Maintaining Computer Data Integrity
DataChasers® strives to provide the most comprehensive forensic computer examinations possible. By following a few simple guidelines, our computer specialist will be able to insure a complete examination in the least amount of time. With this in mind, we ask you to consider the following suggestions:
If the computer is ON, please leave it on; if it is OFF, leave it off. Each time an operating system boots up it writes to several hundred files, and overwrites data that may be crucial to the investigation. For example, Windows writes to 600-1,500 different files, depending on the number of programs and how the system is configured. Among these is the swap file, which, basically, is an extension (or extended repository) for the hard drive's RAM data. When RAM gets stressed, it shares RAM data in the swap file; RAM zeroes out after the computer is shut down, but the swap file retains the data that was sent to it. This data is retrievable, but if the computer is booted, depending on the configuration, the swap file may be lost.
Please, never allow your personnel to access the computer. This changes the date that files were last accessed and/or written to, stores contaminated data in files that are only accessible by forensic experts, and taints the evidentiary value of all data.
Please do not allow a copy to be made of the hard drive. A forensic copy differs from a Windows or DOS copy, which only copies existing, logical files-not the entire physical hard drive. We use endorsed industry standard tools, specifically designed to make a bit-by-bit copy of the entire physical hard drive, including slack (that data remaining in the unused portion of each sector) and unallocated space (that space not assigned a FAT-File Allocation Table), where much of the needed data resides. All software is licensed for use by our expert examiners, who are certified in its use.

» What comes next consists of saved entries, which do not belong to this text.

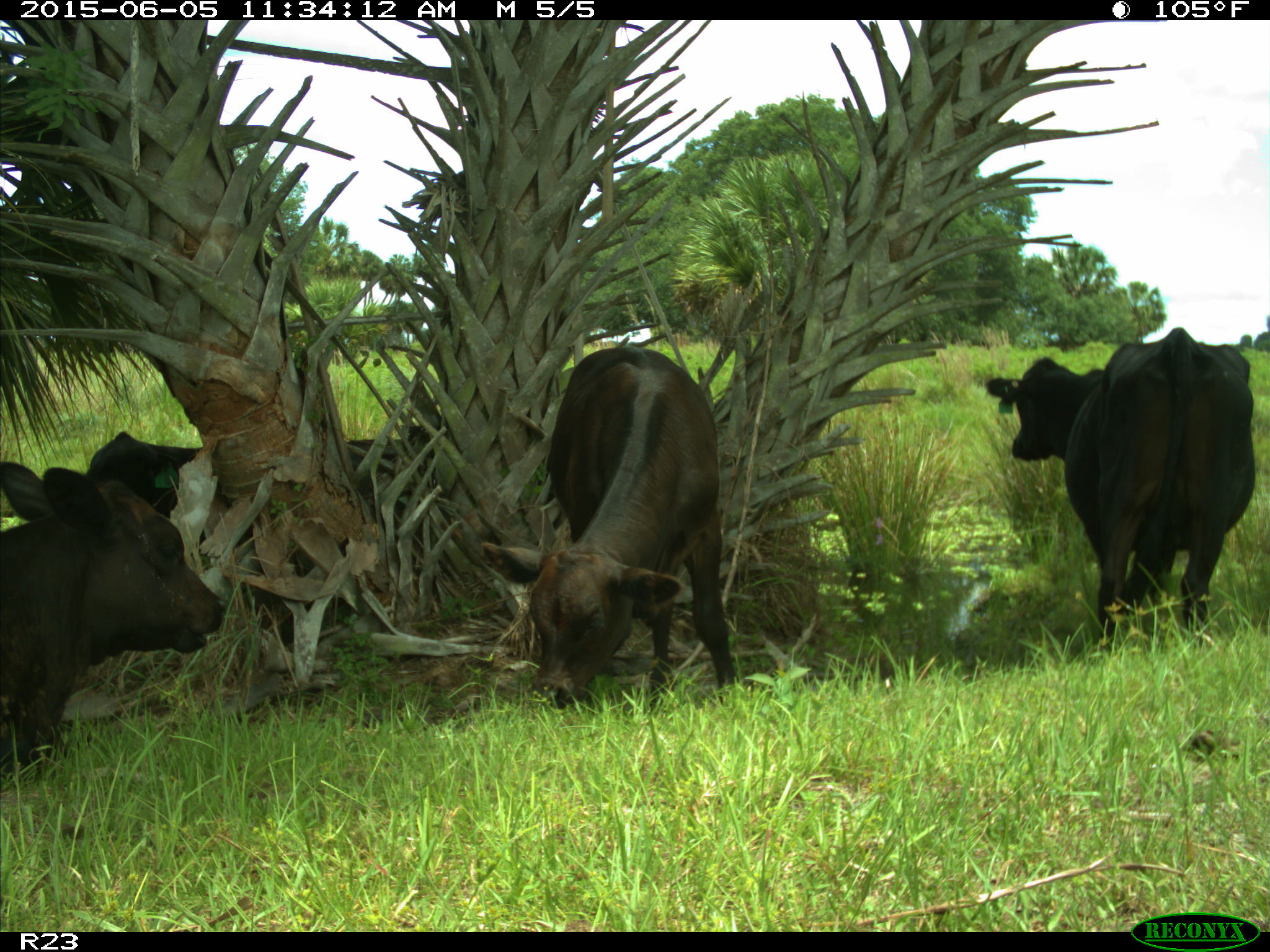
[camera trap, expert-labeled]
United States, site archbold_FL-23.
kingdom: Animalia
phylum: Chordata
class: Mammalia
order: Artiodactyla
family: Bovidae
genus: Bos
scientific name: Bos taurus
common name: domestic cow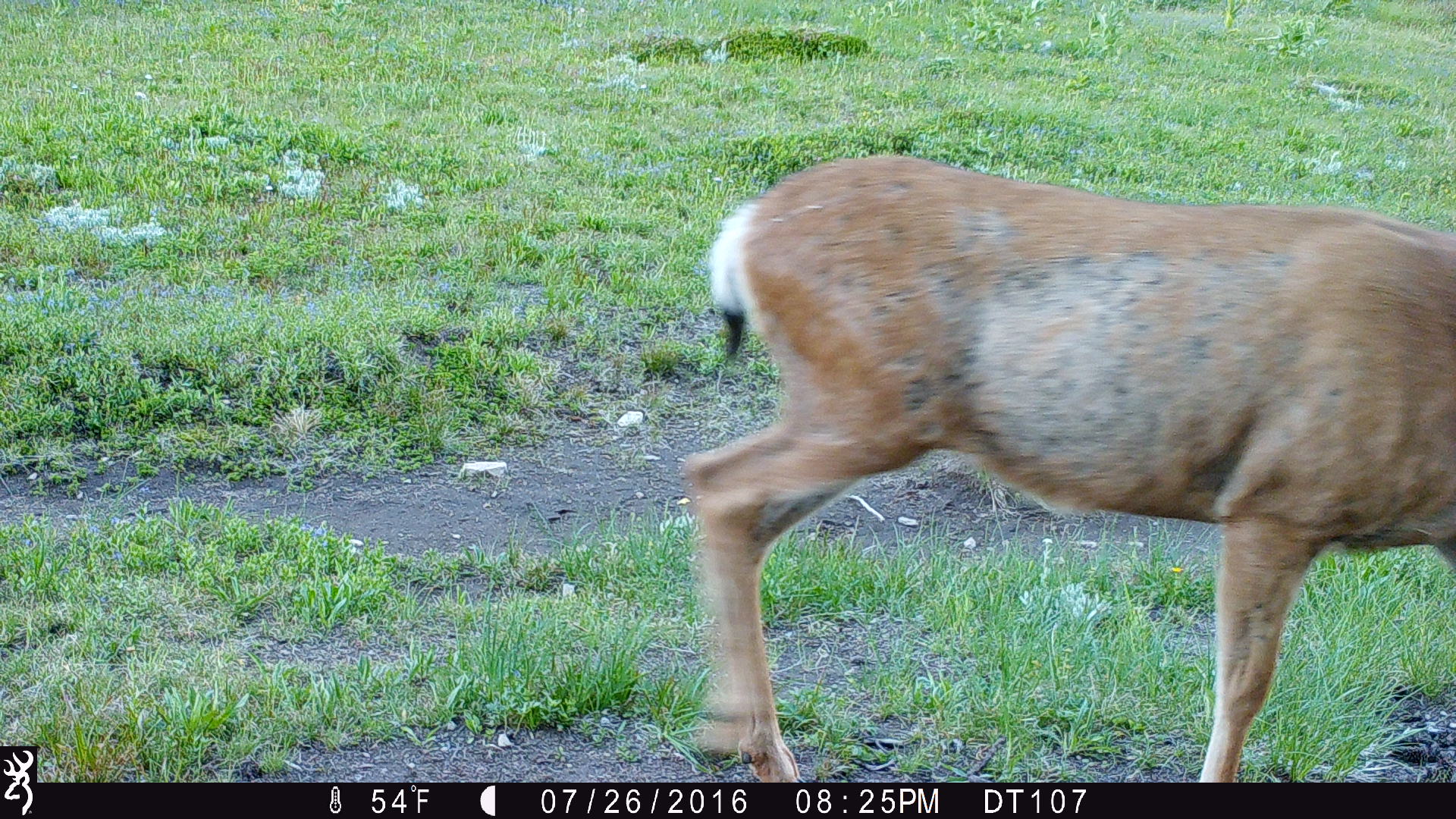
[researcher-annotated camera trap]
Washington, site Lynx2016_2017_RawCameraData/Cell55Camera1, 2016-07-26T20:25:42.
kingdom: Animalia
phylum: Chordata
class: Mammalia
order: Artiodactyla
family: Cervidae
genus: Odocoileus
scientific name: Odocoileus hemionus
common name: mule deer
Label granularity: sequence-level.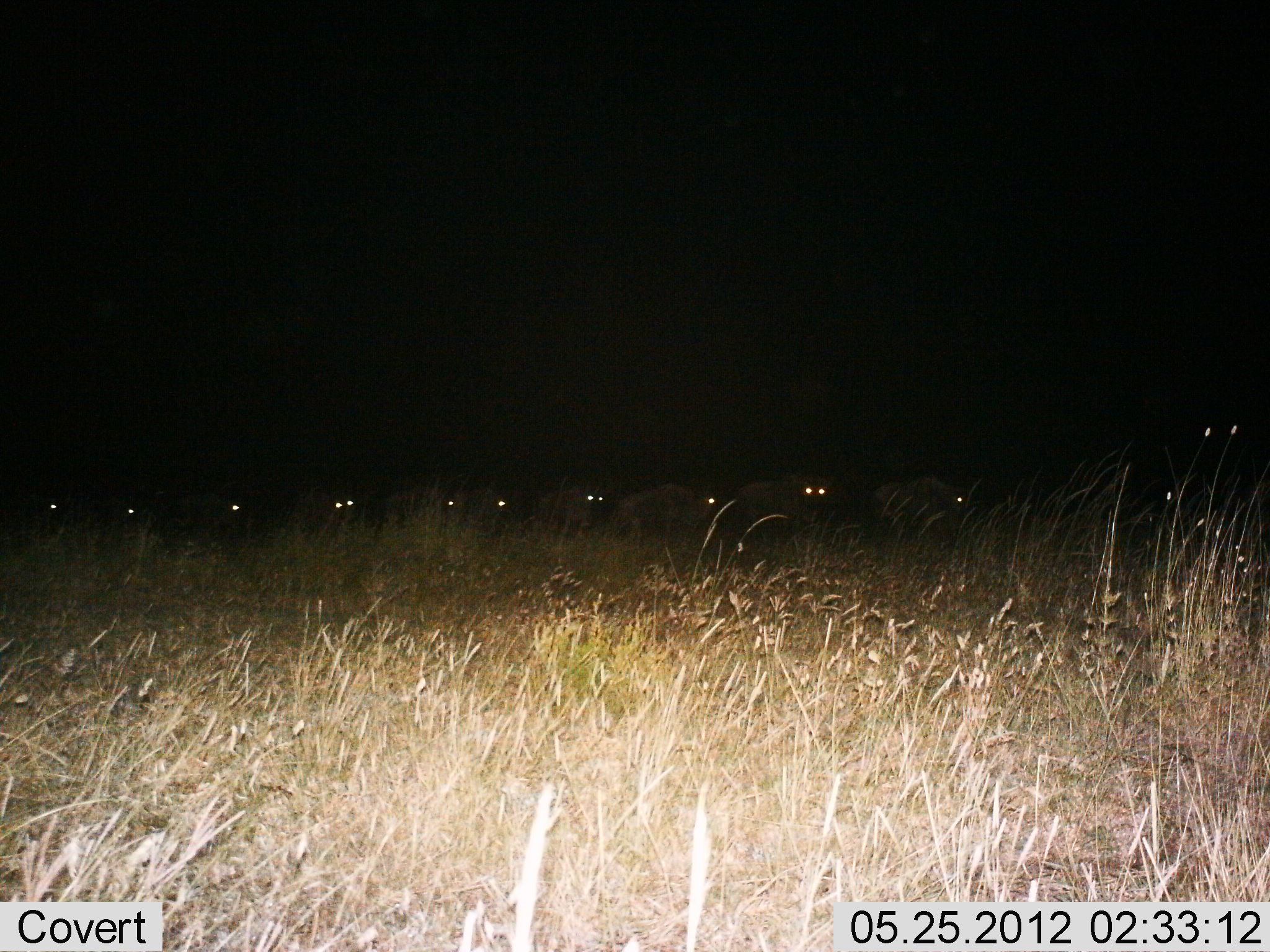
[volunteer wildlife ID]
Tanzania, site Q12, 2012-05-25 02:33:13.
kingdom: Animalia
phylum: Chordata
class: Mammalia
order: Artiodactyla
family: Bovidae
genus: Connochaetes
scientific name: Connochaetes taurinus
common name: blue wildebeest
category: wildebeest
Wildebeest (blue wildebeest) (Connochaetes taurinus), count 10. Behavior (volunteer vote fractions): standing 25%, resting 0%, moving 75%, interacting 0%. Young present (vote fraction): 0%. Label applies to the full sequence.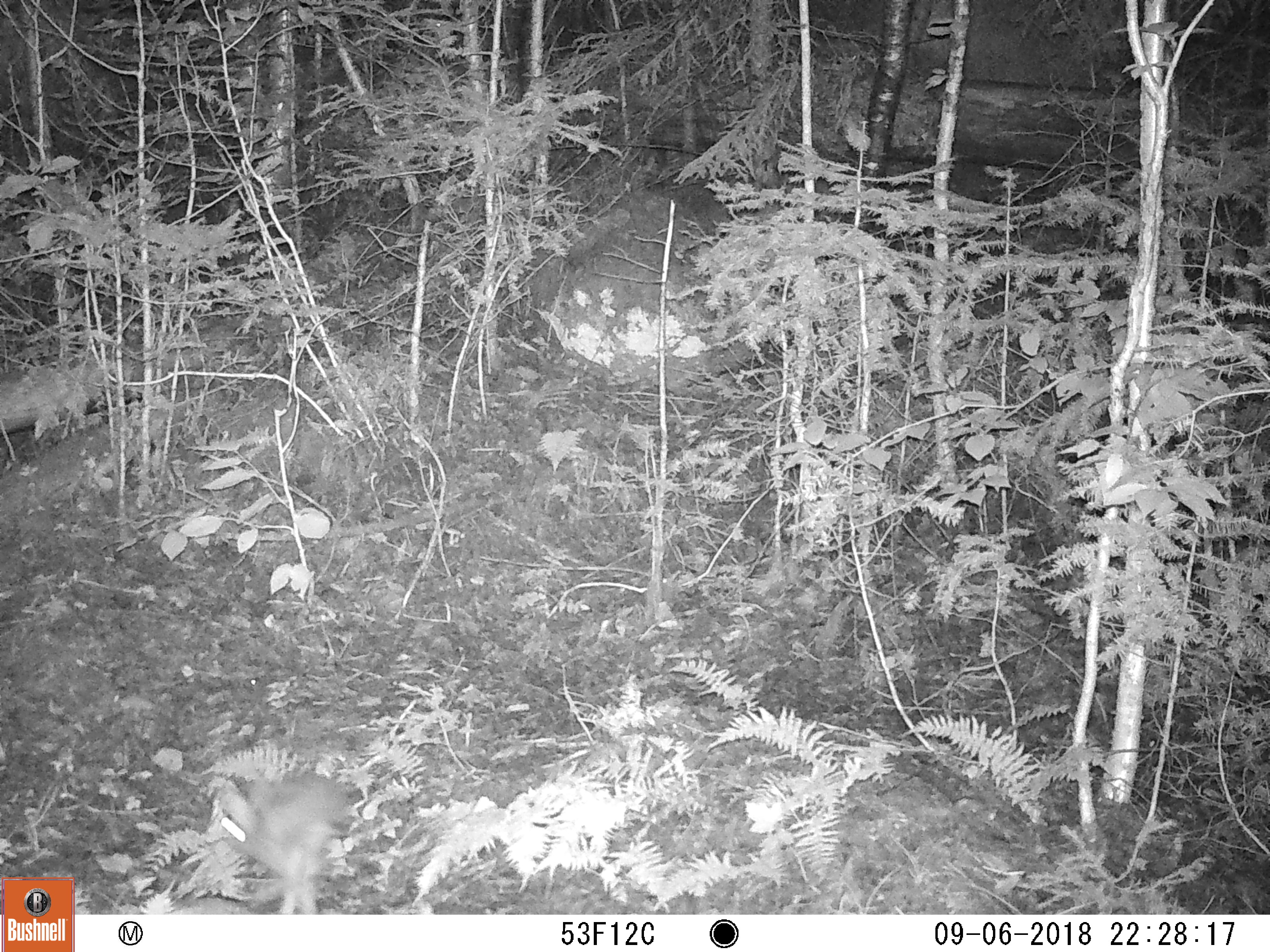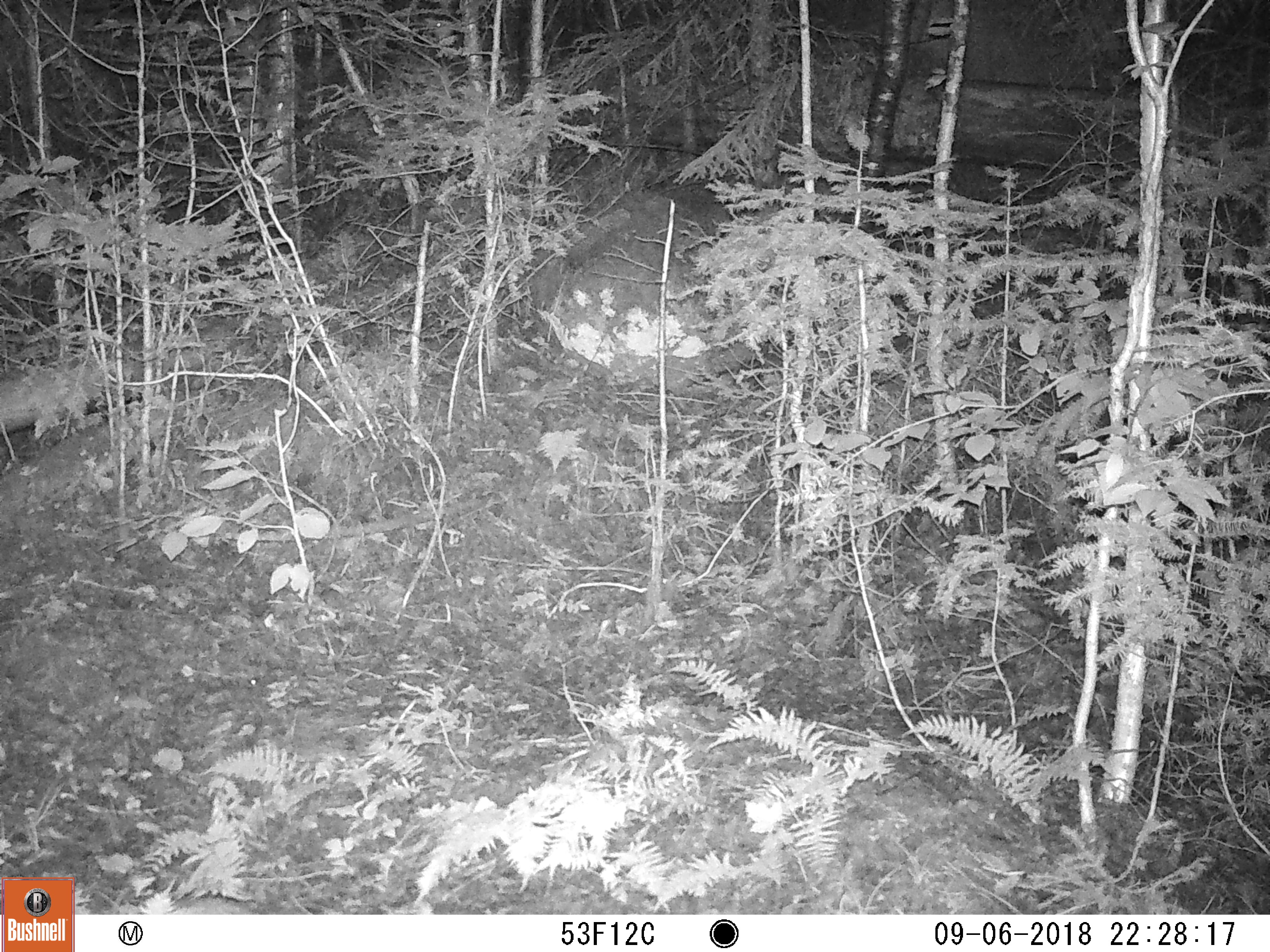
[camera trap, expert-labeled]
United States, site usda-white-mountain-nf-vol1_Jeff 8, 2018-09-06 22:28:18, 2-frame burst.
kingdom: Animalia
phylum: Chordata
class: Mammalia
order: Lagomorpha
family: Leporidae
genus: Lepus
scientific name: Lepus americanus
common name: snowshoe hare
Snowshoe hare (Lepus americanus).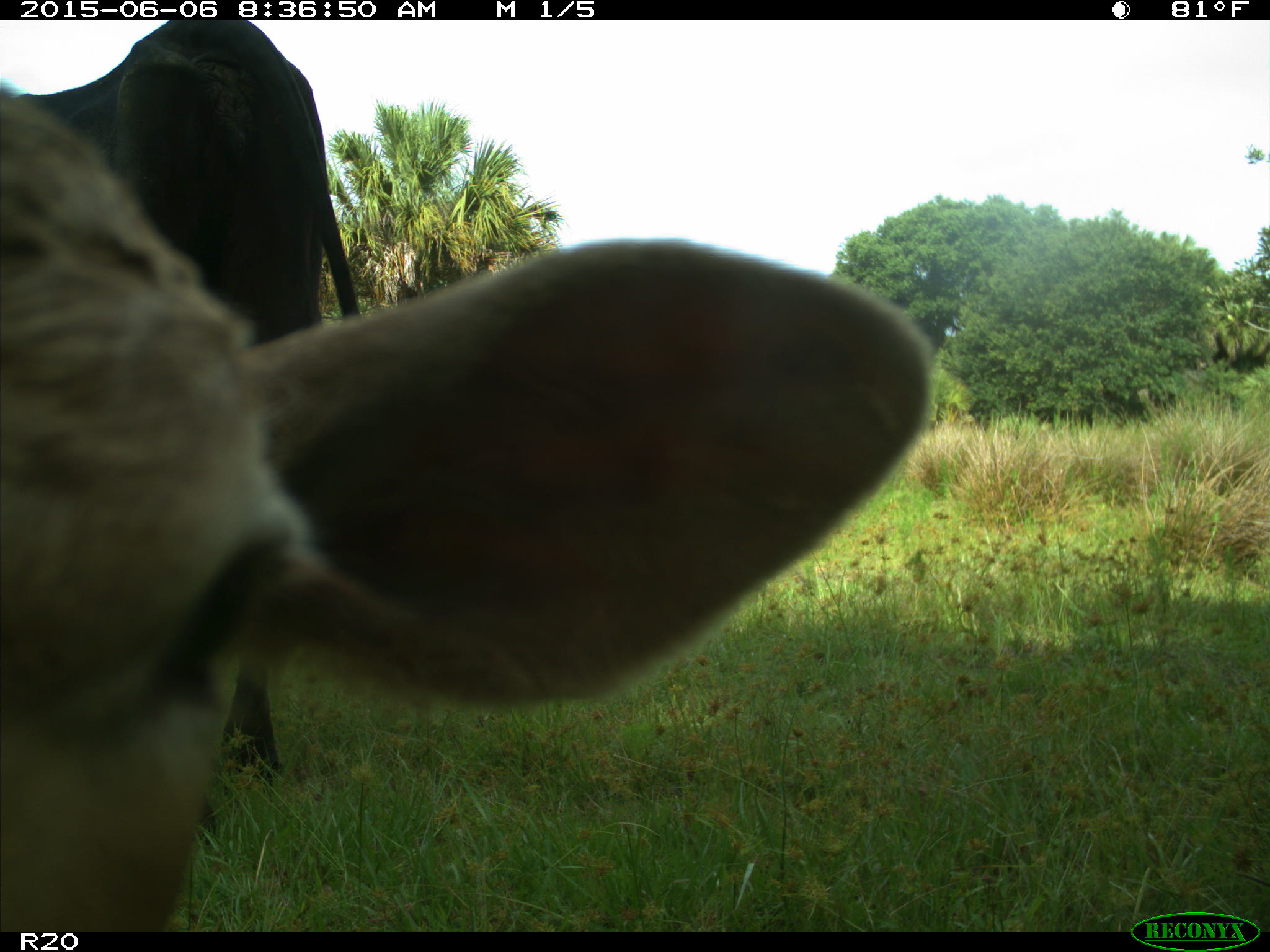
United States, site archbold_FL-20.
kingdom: Animalia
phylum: Chordata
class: Mammalia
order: Artiodactyla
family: Bovidae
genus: Bos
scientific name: Bos taurus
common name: domestic cow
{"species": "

Also, copying to a "clean and formatted" hard drive may seem the correct procedure, but it allows data not related to the case to be read during the forensic examination. This is because formatting does not actually remove data from a hard drive. When new files are simply copied onto the hard drive, what remains in slack space is whatever was on the hard drive before the new files overwrote it. Forensically, we'll be looking at that slack space, which will not be representative of the current user but of whatever was on the hard drive before it was formatted.
Thank you for assisting us by following these simple requests. Your compliance allows us to insure a thorough forensic examination that can be testified to at a later date.